## Supplied passage
Segment Open
Alex Walker, Kotaku Australia Editor: Most people wouldn’t have eaten anything like the Yakuza: Like A Dragon Rags to Riches bowl that we enjoyed. Have you ever eaten an entire golden lobster, Tegan?
Tegan Jones, Gizmodo Australia Editor: Never! And I couldn’t agree more about how delicious it was.
I think it could be really easy to assume that it would be good because of presence of the lobster. But it went so far beyond that. Sure, the lobster was great. In fact, it was the best I’ve had in my entire life – juicy, buttery, delicious. But honestly the even bigger hero was the broth.
The owner and head chef revealed that it was made from 11 year old master stock that has been used for the restaurant’s ramen the entire time it’s been open. That was super special to me. Like one of our mates, Fergus Halliday said, it was like eating history.
Alex: Absolutely. I mean, for one, there’s only two actual bowls of the stuff being made. That’s incredibly rare and special. Gumshara’s head chef, Mori Higashida explained that he had the idea of making a lobster ramen almost a full decade ago, but the opportunity never arose. So when the team working on Yakuza: Like A Dragon came around and wanted something appropriately extra, I mean … gold leaf nori? Over 15 kilos of pork and lobster? The fact that the master stock is used so frequently that they boil over two hundred kilograms of fresh pork bones every week?
No wonder it’s so incredibly rich. To give it more of a tactile feeling for readers, I’d ask them to imagine doing a big pork roast. Take that huge, juicy bit of meat, and just imagine the drippings, small bits of meat, that wonderful fond that fills up the bottom of the roasting pan.
Now imagine that’s turned into a thick, deep brown liquor gets turned into a bowl of ramen. And that’s what’s most incredible: the bowl starts with a relatively normal thick, tonkatsu colour. As you work your way through the dish, it transforms almost a gumbo-like colour. It’s unreal.
Tegan: Stoooooop now I’m hungry for more. But honestly you’ve got that exactly right. Of course in this case the broth was imbued with a wonderful lobster flavour as well, but I imagine the regular ramen you get can get from Gumshara would be similar in terms of the richness. I’ll certainly be going back to find out.
It thickened in real time – the further done we got into the bowl the richer and thicker it got. This also meant that it coated the noodles beautifully, clinging to them almost. They worked together in harmony rather than separate entities.
Alex: And that’s probably one of the more unusual features — I’m not used to a broth getting richer and thicker as you eat it. Nor am I accustomed to having so many people watch as I slurp noodles.
Segment Closed
## Supplied data
Segment Open
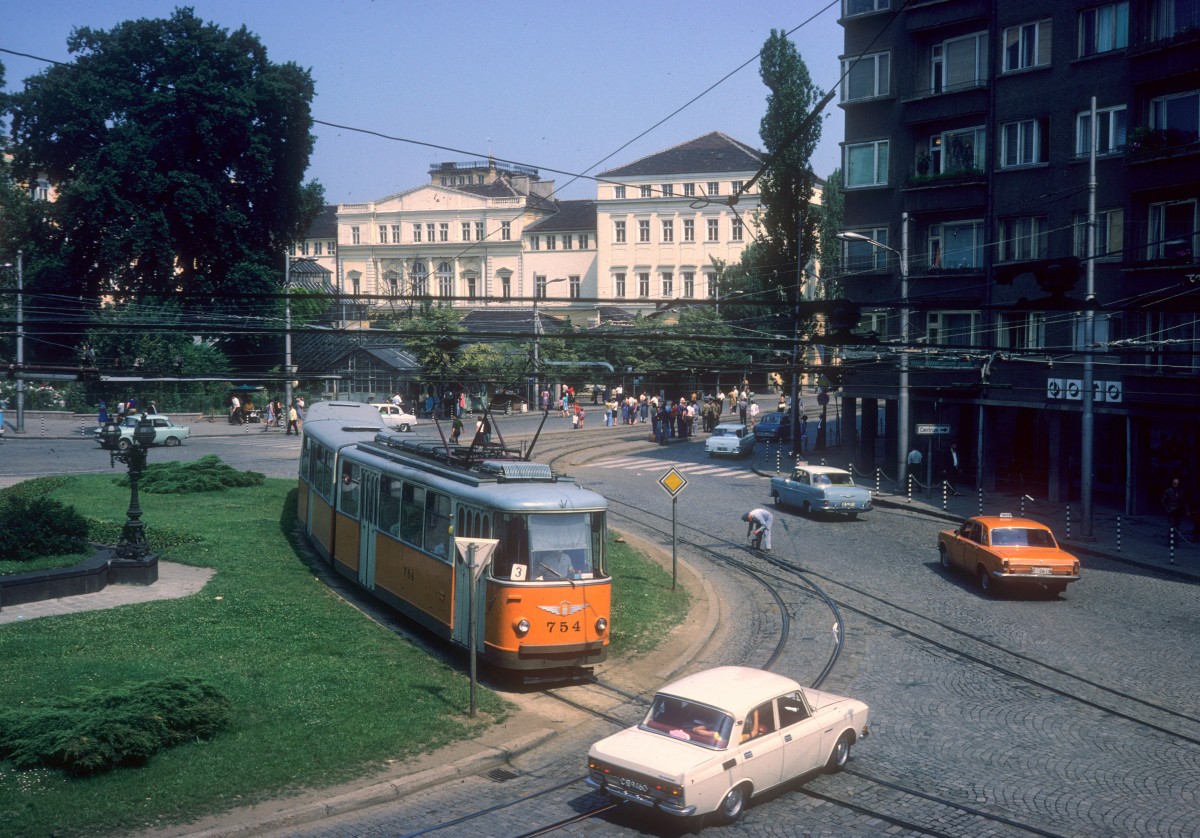Sofia SL 3 (GTw 754) am 19. Juni 1977.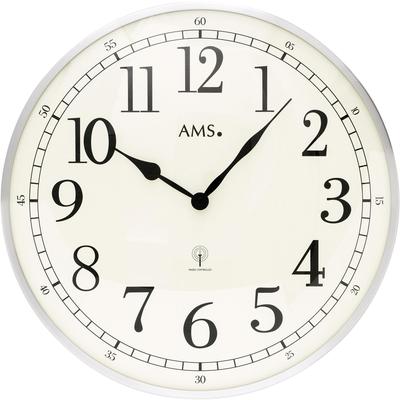 Funkwanduhr AMS "F5606", silber (silberfarben), Wanduhren, B/H/L: 5cm, Quarzuhr, Wohnzimmer, Esszimmer,Küche,Büro,Ø 40cm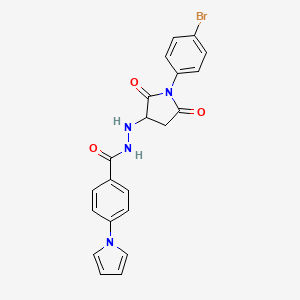 molecular formula C21H17BrN4O3 B10961788 N'-[1-(4-bromophenyl)-2,5-dioxopyrrolidin-3-yl]-4-(1H-pyrrol-1-yl)benzohydrazide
Segment Closed
## About this task
Continue the conversation about the lobster ramen from the point where it stops.

## Response below
But that’s unavoidable at Gumshara; it’s situated in one of Sydney Chinatown’s oldest food courts — a place I used to go a lot as a kid, funnily enough — and there’s no pomp and circumstance. You go there to have tasty, unfussy, good food. It just also happens that a chef there is talented enough to make some of Sydney’s best ramen, and a $400 bowl at that.
Another thing that comes to mind: spring onions. They’re standard in all ramens, of course, but what was so fascinating with the Yakuza bowl was how much freshness they provided against the richness of the broth. Spring onions in most Australian bowls of ramen are really more for texture; they give you something to chew against. The broth is never so thick or viscous that the spring onions provide a genuine contrast, but here, they were absolutely essential in cutting through the fat of the meat.
If I’m being honest, I could have grabbed some more spring onions. That’s not a knock against the ramen at all — it’s just so unusual to have a bowl of ramen where spring onions have such an impact.
Tegan: Completely agree, the spring onions added some freshness and sweetness that cut through the richness of the broth beautifully.
I’m also a big fan of the the Eating World food court. I’m a big believer that the best food in any given city isn’t found in the fanciest or most highly priced restaurants. The best meals of my life have always been hidden away in the little nooks and crannies. Down laneways, wedged between two other businesses, and even in food courts. My philosophy is if a ton of locals are there, its probably really good. It’s how we approached Japan when travel was still a thing, and the same can be said for Gumshara.
Sure, in this case it was a pricey dish, but the regular ramen looks just as tasty, even without the giant gold lobster.
If you’re based in Sydney — or can somehow get to Gumshara for a $400 bowl of ramen — you can enter in the Yakuza: Like a Dragon Rags to Riches competition via the Xbox Australia Twitter account. If you can’t, but can still get to Gumshara, you should — their pork spare rib ramen comes highly recommended.
As for Yakuza: Like a Dragon itself, it’ll launch on Xbox Series X/S, Xbox, PC and the PS4 on November 10, with a PS5 version due out on March 2, 2021.